Inicialmente fizemos apenas uma trave, na qual eu e o primo brincávamos de campeonato, uma brincadeira peculiar da época em que um ficava de goleiro e o outro dava três chutes em cobrança de faltas, depois invertia se invertia o processo, o que marcasse mais gol ganhava a disputa. Era meio monótono, mas era o que tínhamos para o momento, e para piorar, meu primo ganhava sempre, pois o cara era uma "vareta de cutucar estrelas", e eu era bem pequeno, então ele chutava as bolas sempre altas e eu não conseguia defender.

Depois de uns dias apareceram mais alguns moleques que moravam num sítio vizinho para brincar com a gente. Após de alguns treinos mais animados, resolvemos formar um timinho para enfrenar a molecada de um outro bairro vizinho, começava ali uma rivalidade.

Fomos jogar no campo dos caras e o jogo acabou empatado, porém meu primo propôs um jogou de volta em nosso campo, como manda a tradição da várzea.
Só que para o segundo jogo acontecer, precisávamos terminar o nosso campinho. Com a devida autorização da tia fizemos a outra trave que faltava e demarcamos mais ou menos o perímetro das quatro linhas.

Enquanto estávamos fazendo a trave, notei que algumas vacas nelore que meu tio tinha colocado naquele pasto estavam de olho na gente.
Logo eu primo notou a minha apreensão com a marcação das vacas, e depois de um longo sorriso disse:
 - "Relaxa, elas são mansas, estão assustadas com sua feiura". 

Até que enfim chegou o grande dia do jogo de volta, e as vacas continuavam lá, firmes e fortes como plateia, e eu ainda com medo do olhar delas. Começou o jogo, e eu com a adrenalina da disputa da partida acabei esquecendo das ruminantes.
Já quase na metade do segundo tempo, com o jogo pegando fogo, escutei um olha a vaca.

Quando levantei olhos e vi aquele monte de vacas vindo para cima da gente, pensei, caramba aconteceu a tragédia. Assim como o resto da molecada, sai em desabalada carreira, pulei a cerca que nem lembro como consegui.
Já lá fora do outro lado da cerca e seguro, cobrei do meu primo a mansidão dos bovinos de que ele tinha falado. De novo, após uma gargalhada, ele disse:

 - "Vai ver é porque estávamos perdendo, e elas ficaram incomodadas".
Devido ao incidente ninguém mais teve a coragem de voltar a jogar, ficamos todos assustados e com medo, até meu primo que era metido a valentão miou nessa hora.
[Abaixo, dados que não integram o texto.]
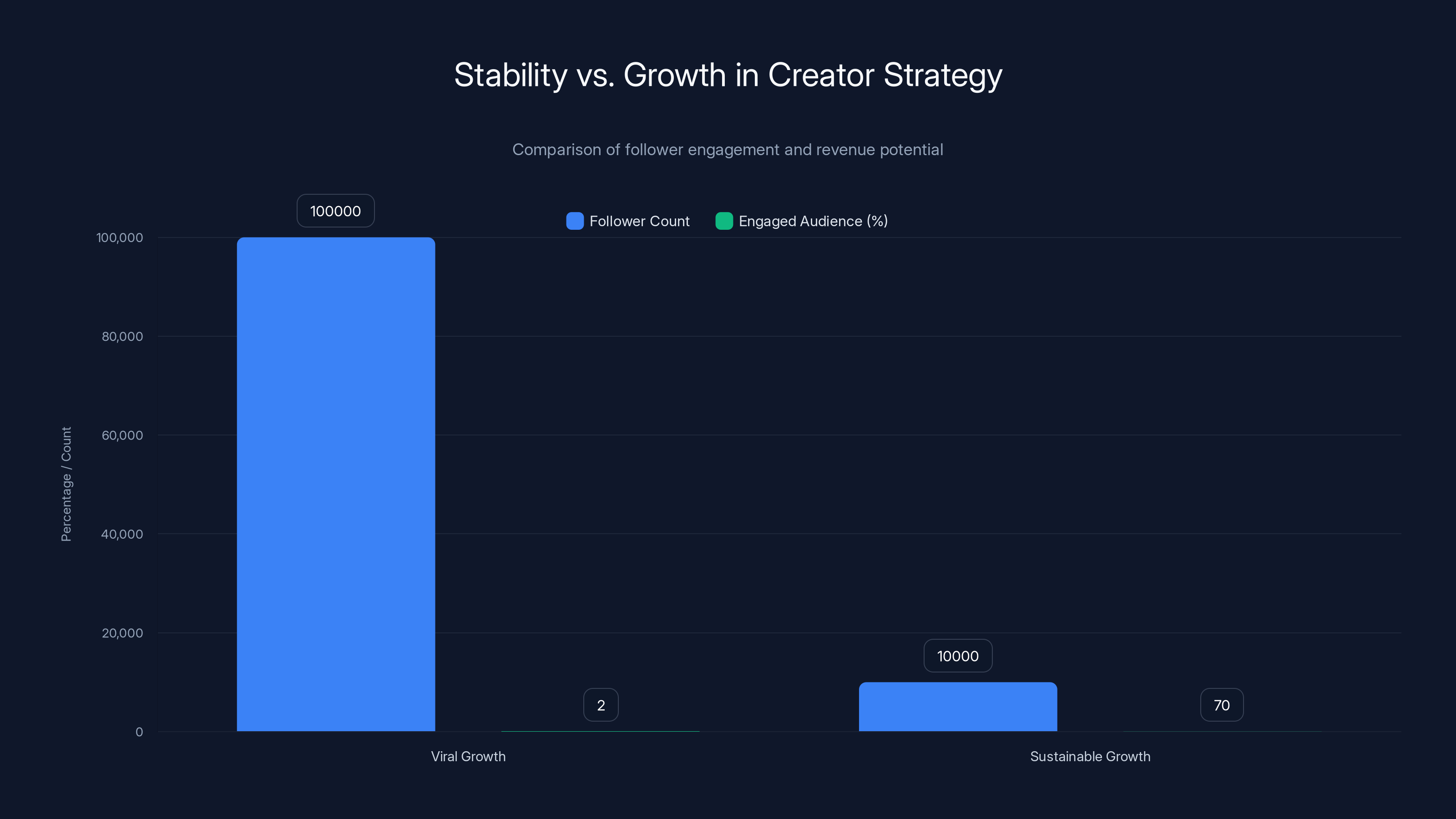 Stability vs. Growth in Creator Strategy

Comparison of follower engagement and revenue potential

Follower Count
Engaged Audience (%)

Percentage / Count

100,000
80,000
60,000
40,000
20,000
0

100000
2
10000
70

Viral Growth
Sustainable Growth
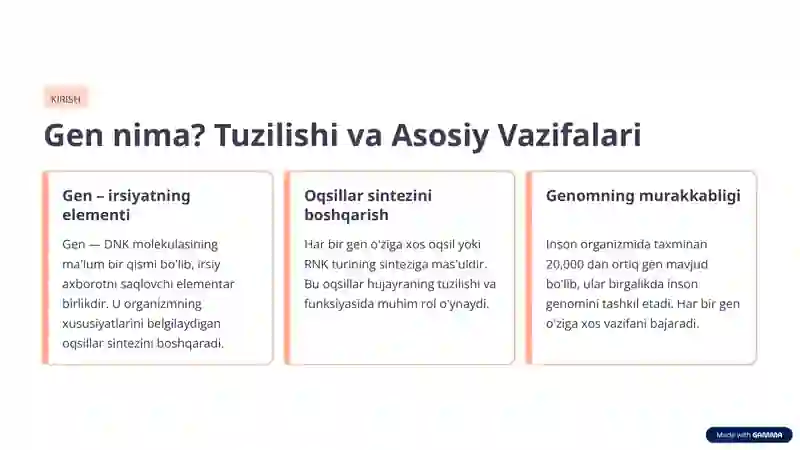 KIRISH

Gen nima? Tuzilishi va Asosiy Vazifalari

Gen – irsiyatning elementi

Gen — DNK molekulasining ma'lum bir qismi bo'lib, irsiy axborotni saqlovchi elementar birlikdir. U organizmning xususiyatlarini belgilaydigan oqsillar sintezini boshqaradi.

Oqsillar sintezini boshqarish

Har bir gen o'ziga xos oqsil yoki RNK turining sinteziga mas'uldir. Bu oqsillar hujayraning tuzilishi va funksiyasida muhim rol o'ynaydi.

Genomning murakkabligi

Inson organizmida taxminan 20,000 dan ortiq gen mavjud bo'lib, ular birgalikda inson genomini tashkil etadi. Har bir gen o'ziga xos vazifani bajaradi.

Made with GAMMA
Mais tarde, meu tio com toda a calma que lhe era peculiar, explicou que as vacas invadiram o campo devido a algazarra que estávamos fazendo durante o jogo, e também por termos invadido seu espaço natural, deixando-as nervosas e estressadas.

Infelizmente ficou tudo por isso mesmo, no dia seguinte eu já voltaria a Tupã, as aulas escolares iriam ser retomadas com o fim das férias escolares.
Com a minha partida a molecada do sítio desanimou, pois eu que agitava o ambiente, e outro jogo jamais foi remarcado. Aliás, nunca mais ninguém utilizou o campinho para bater uma bolinha.